* _SHORT PROBLEM_
Revise the material below by replacing "black induction cooktop" with "dark glass cooktop" everywhere it occurs, keeping all other wording the same.

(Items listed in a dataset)
........
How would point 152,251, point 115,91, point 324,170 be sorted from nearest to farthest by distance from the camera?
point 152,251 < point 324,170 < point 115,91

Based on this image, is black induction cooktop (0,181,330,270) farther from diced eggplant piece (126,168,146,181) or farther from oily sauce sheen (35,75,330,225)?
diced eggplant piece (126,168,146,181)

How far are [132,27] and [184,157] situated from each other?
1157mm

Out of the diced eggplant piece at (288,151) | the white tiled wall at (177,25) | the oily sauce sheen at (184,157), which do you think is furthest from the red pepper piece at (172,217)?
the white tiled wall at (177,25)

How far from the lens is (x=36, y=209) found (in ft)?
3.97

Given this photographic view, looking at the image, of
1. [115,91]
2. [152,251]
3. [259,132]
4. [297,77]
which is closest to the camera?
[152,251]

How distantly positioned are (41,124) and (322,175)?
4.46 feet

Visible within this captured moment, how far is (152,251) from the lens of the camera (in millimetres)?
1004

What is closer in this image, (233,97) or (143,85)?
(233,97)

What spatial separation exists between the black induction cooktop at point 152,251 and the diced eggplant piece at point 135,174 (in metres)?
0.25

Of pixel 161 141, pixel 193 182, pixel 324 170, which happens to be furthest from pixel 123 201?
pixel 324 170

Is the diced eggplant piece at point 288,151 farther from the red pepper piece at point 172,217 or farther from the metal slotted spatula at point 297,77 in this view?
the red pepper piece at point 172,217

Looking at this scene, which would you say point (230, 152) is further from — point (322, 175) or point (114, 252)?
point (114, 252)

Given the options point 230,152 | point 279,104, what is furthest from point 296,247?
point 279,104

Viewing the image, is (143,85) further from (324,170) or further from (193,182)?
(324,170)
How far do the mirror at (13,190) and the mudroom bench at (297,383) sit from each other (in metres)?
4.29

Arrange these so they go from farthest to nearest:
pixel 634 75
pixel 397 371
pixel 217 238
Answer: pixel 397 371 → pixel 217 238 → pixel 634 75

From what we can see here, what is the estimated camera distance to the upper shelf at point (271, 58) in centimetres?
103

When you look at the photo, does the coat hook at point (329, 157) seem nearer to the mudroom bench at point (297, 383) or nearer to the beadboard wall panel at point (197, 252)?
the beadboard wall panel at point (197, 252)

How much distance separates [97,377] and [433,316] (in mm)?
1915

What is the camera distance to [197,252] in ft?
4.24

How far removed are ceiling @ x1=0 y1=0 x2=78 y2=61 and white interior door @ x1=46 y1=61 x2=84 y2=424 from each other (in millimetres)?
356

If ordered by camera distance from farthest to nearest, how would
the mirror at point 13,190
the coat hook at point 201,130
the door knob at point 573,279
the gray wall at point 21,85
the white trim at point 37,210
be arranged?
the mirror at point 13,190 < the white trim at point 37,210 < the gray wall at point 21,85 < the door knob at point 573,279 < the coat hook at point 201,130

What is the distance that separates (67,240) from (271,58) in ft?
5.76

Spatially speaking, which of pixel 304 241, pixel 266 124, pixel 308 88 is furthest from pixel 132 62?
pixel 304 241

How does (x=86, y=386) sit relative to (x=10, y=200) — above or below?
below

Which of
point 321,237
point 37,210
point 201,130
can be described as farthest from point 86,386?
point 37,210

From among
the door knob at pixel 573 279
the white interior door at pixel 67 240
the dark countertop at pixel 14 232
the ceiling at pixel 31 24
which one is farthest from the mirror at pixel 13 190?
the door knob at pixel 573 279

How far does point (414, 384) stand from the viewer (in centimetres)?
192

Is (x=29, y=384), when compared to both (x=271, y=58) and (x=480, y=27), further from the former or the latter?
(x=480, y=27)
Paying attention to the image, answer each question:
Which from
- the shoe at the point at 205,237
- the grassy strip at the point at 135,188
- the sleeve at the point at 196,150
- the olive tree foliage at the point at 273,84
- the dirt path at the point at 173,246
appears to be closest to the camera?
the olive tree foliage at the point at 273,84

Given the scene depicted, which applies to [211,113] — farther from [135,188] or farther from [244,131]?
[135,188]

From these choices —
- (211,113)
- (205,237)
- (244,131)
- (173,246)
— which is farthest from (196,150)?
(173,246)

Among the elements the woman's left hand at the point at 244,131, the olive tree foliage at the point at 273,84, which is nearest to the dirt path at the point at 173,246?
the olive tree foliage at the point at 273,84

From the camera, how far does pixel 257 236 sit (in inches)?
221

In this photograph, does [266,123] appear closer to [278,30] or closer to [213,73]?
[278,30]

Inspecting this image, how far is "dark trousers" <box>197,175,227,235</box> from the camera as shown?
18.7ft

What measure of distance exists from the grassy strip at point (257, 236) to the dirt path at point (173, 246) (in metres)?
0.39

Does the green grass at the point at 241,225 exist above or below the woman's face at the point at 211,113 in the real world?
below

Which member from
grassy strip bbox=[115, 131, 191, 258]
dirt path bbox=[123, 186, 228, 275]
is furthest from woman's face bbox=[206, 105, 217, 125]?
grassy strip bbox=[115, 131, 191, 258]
........
* _ANSWER FOR THE TASK_
How would point 152,251, point 115,91, point 324,170 be sorted from nearest to farthest by distance from the camera?
point 152,251 < point 324,170 < point 115,91

Based on this image, is dark glass cooktop (0,181,330,270) farther from diced eggplant piece (126,168,146,181) or farther from oily sauce sheen (35,75,330,225)?
diced eggplant piece (126,168,146,181)

How far are [132,27] and [184,157] situated from each other?
1157mm

Out of the diced eggplant piece at (288,151) | the white tiled wall at (177,25) | the oily sauce sheen at (184,157), which do you think is furthest from the red pepper piece at (172,217)?
the white tiled wall at (177,25)

How far from the lens is (x=36, y=209) found (in ft)?
3.97

Given this photographic view, looking at the image, of
1. [115,91]
2. [152,251]
3. [259,132]
4. [297,77]
which is closest to the camera?
[152,251]

How distantly positioned are (41,124) and (322,175)?
4.46 feet

Visible within this captured moment, how far is (152,251) from the lens of the camera (in millimetres)?
1004

What is closer in this image, (233,97) or (143,85)?
(233,97)

What spatial separation exists between the dark glass cooktop at point 152,251 and the diced eggplant piece at point 135,174 (in metres)?
0.25

Of pixel 161 141, pixel 193 182, pixel 324 170, which happens to be furthest from pixel 123 201?
pixel 324 170

Is the diced eggplant piece at point 288,151 farther from the red pepper piece at point 172,217 or farther from the metal slotted spatula at point 297,77 in this view?
the red pepper piece at point 172,217

Looking at this scene, which would you say point (230, 152) is further from — point (322, 175) or point (114, 252)?
point (114, 252)

Given the options point 230,152 | point 279,104, what is furthest from point 296,247?
point 279,104

Viewing the image, is (143,85) further from (324,170) or further from (193,182)?
(324,170)
How far do the mirror at (13,190) and the mudroom bench at (297,383) sit from each other (in metres)?
4.29

Arrange these so they go from farthest to nearest:
pixel 634 75
pixel 397 371
pixel 217 238
Answer: pixel 397 371 → pixel 217 238 → pixel 634 75

From what we can see here, what is the estimated camera distance to the upper shelf at point (271, 58) in centimetres?
103

When you look at the photo, does the coat hook at point (329, 157) seem nearer to the mudroom bench at point (297, 383) or nearer to the beadboard wall panel at point (197, 252)?
the beadboard wall panel at point (197, 252)

How much distance separates [97,377] and [433,316] (in mm)?
1915

What is the camera distance to [197,252] in ft?
4.24

How far removed are ceiling @ x1=0 y1=0 x2=78 y2=61 and white interior door @ x1=46 y1=61 x2=84 y2=424 from each other (in millimetres)?
356

If ordered by camera distance from farthest to nearest, how would
the mirror at point 13,190
the coat hook at point 201,130
the door knob at point 573,279
the gray wall at point 21,85
the white trim at point 37,210
be arranged?
the mirror at point 13,190 < the white trim at point 37,210 < the gray wall at point 21,85 < the door knob at point 573,279 < the coat hook at point 201,130

What is the distance that separates (67,240) from (271,58) in ft?
5.76

Spatially speaking, which of pixel 304 241, pixel 266 124, pixel 308 88 is furthest from pixel 132 62?
pixel 304 241

How does (x=86, y=386) sit relative to (x=10, y=200) — above or below?
below

Which of
point 321,237
point 37,210
point 201,130
can be described as farthest from point 86,386?
point 37,210

From among
the door knob at pixel 573 279
the white interior door at pixel 67 240
the dark countertop at pixel 14 232
the ceiling at pixel 31 24
which one is farthest from the mirror at pixel 13 190?
the door knob at pixel 573 279

How far does point (414, 384) stand from the viewer (in centimetres)?
192

Is (x=29, y=384), when compared to both (x=271, y=58) and (x=480, y=27), further from the former or the latter?
(x=480, y=27)
Paying attention to the image, answer each question:
Which from
- the shoe at the point at 205,237
- the grassy strip at the point at 135,188
- the sleeve at the point at 196,150
- the olive tree foliage at the point at 273,84
- the dirt path at the point at 173,246
appears to be closest to the camera?
the olive tree foliage at the point at 273,84

Given the scene depicted, which applies to [211,113] — farther from [135,188] or farther from [244,131]?
[135,188]

From these choices —
- (211,113)
- (205,237)
- (244,131)
- (173,246)
— which is farthest from (196,150)?
(173,246)

Among the elements the woman's left hand at the point at 244,131, the olive tree foliage at the point at 273,84, which is nearest to the dirt path at the point at 173,246?
the olive tree foliage at the point at 273,84

From the camera, how far does pixel 257 236 sit (in inches)?
221

In this photograph, does [266,123] appear closer to [278,30] or closer to [213,73]?
[278,30]

Inspecting this image, how far is "dark trousers" <box>197,175,227,235</box> from the camera as shown?
18.7ft

What measure of distance exists from the grassy strip at point (257, 236) to the dirt path at point (173, 246) (in metres)?
0.39

Does the green grass at the point at 241,225 exist above or below the woman's face at the point at 211,113 in the real world?
below

Which member from
grassy strip bbox=[115, 131, 191, 258]
dirt path bbox=[123, 186, 228, 275]
is furthest from woman's face bbox=[206, 105, 217, 125]?
grassy strip bbox=[115, 131, 191, 258]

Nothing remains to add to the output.